同時期に奥さんの実家のだいぶ経営の傾いた食堂を継ぐために神戸から鹿児島に移住してきた佐藤社長が、立て直しのため出身大学(慶應だそうです)の先輩の伝手を辿りまくったところ、とある大先輩から「絶滅の危機にある黒豚を救ってくれ」とゴリ押しされ、「え?自分、牛の方が好きなんだけど…」て思っていたにも関わらず 頼まれて仕掛けたのが「黒豚のしゃぶしゃぶ」だったそうです(三田会頼っておきながら三田会の大先輩の言うこと聞かないとか有り得ないですからね…。佐藤社長が消滅してしまいます)

そこから時は流れ、今では「鹿児島といえば黒豚料理」と言われるくらい黒豚は盛り返しました。すごいぜ!佐藤社長。と「いずれ量より質の時代が必ず来る」と県単位で黒豚の振興推進を決めた当時の金丸鹿児島県知事。

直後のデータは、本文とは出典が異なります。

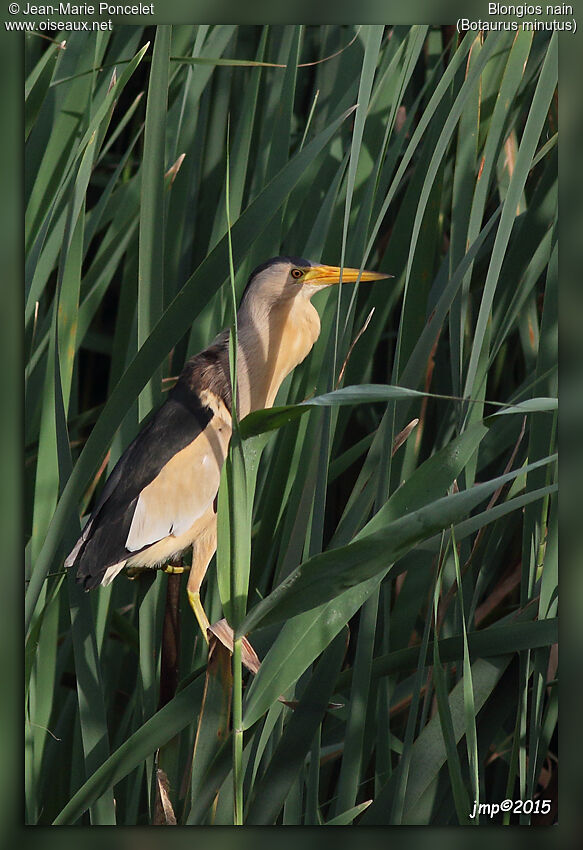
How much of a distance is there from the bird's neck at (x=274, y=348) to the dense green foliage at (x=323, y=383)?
17mm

そんな元・絶滅危惧種を美味しくいただきに来ましたよ、とお店に入ると、3階の和室に案内されました。和室ですが椅子席です。胡坐or正座で食べるのが嫌いなので、これは良いですね!食事に集中できそうです。

 

黄金色の出汁

席に着くとすでに鍋に出汁がセットされていました。出汁が黄金色!(鍋の色かも)。色的にめちゃくちゃ美味しそうです。

 

黄金色の炭酸麦ジュース

やはり口開けはこれですね!安定の味。さっきのお店の「たんかんビール」はイマイチだったので。

 

黒豚と野菜の和え物

昆布も入ってる気がしますが、むしゃむしゃ食べてしまったので印象が…。たぶん酢の物的な味だったと思います。

 

黒豚とサツマイモの揚げ物

カリッと揚がっていました。小さめ。

黒豚しゃぶしゃぶ(大久保コース)

正式なメニュー名は「特選黒しゃぶ」。黒シャブ、て。ちょっと危険な響きに聞こえちゃいませんかね。何でそんな略し方をしたのだろう…。

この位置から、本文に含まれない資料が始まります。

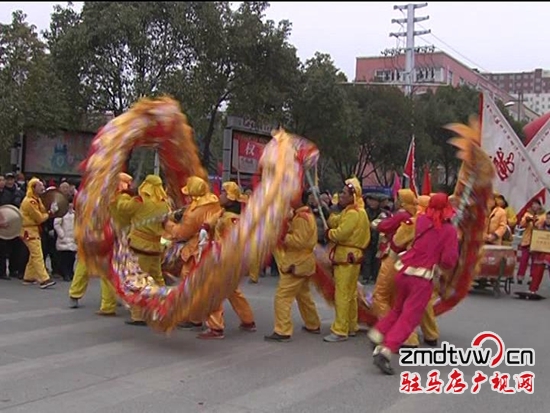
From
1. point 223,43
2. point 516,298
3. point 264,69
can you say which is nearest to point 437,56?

こちらのお店の特徴として、肉はポン酢やタレは使わず、出汁と溶き卵だけで味わうことになっています(なので生卵が2個付いています)。

 

黒豚

良い盛り付け方!真ん中にバラ肉がバラ状の盛り付けで置かれています。それ以外の周りの肉はロースだった気がします。これで2名分ですが、「大久保コース」という肉の量が通常の1.5倍になるコースを選択しています。

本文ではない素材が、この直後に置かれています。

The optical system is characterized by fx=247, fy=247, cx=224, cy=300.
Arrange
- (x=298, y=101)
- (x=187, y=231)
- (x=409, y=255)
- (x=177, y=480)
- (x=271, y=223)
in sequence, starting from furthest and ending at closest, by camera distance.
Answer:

和服を着た素敵な店員さんが最初にバラ状のバラ肉を鍋に入れてくれ、開いたら出汁で食べるよう言われます。その後は卵を溶いてお好きにどうぞ、てスタイル。

 

野菜たち

肉をひとしきりしゃぶしゃぶしたら、次は野菜へ。先に野菜を食べ終えてから、存分にシャブシャブしました。美味いぜ、黒シャブ(悪い笑顔)。

 

黒千代香

「黒千代香=くろじょか」は酒器の名前です。中身は前割りした焼酎を燗つけしたものです。結構お腹いっぱいになってきちゃったんで、ビールはやめて最後はのんびり焼酎を嗜みました。せっかくの鹿児島ですしね。

 

〆の饂飩

なんだろう。ちょっと細すぎない?そしてキュッと締まったタイプの饂飩でした。

 

デザート

抹茶羊羹みたいな感じ?一口サイズでサッパリ食べ終われました。

 

おわりに

「鹿児島行なら絶対黒豚しゃぶしゃぶ!」と友人が強く推していたので食べに行きましたが、いやー、良かったですね。美味!黒豚自体は東京とかでも食べたことがあるんですが、しゃぶしゃぶで食べたのは初めてかも。シャブにハマりそうです。

「でもこれ、自分で材料買ってやろうとしても、絶対ここまで美味しくならないんだろうなー」とも思うので、また鹿児島に食べに行きたいと思いマス。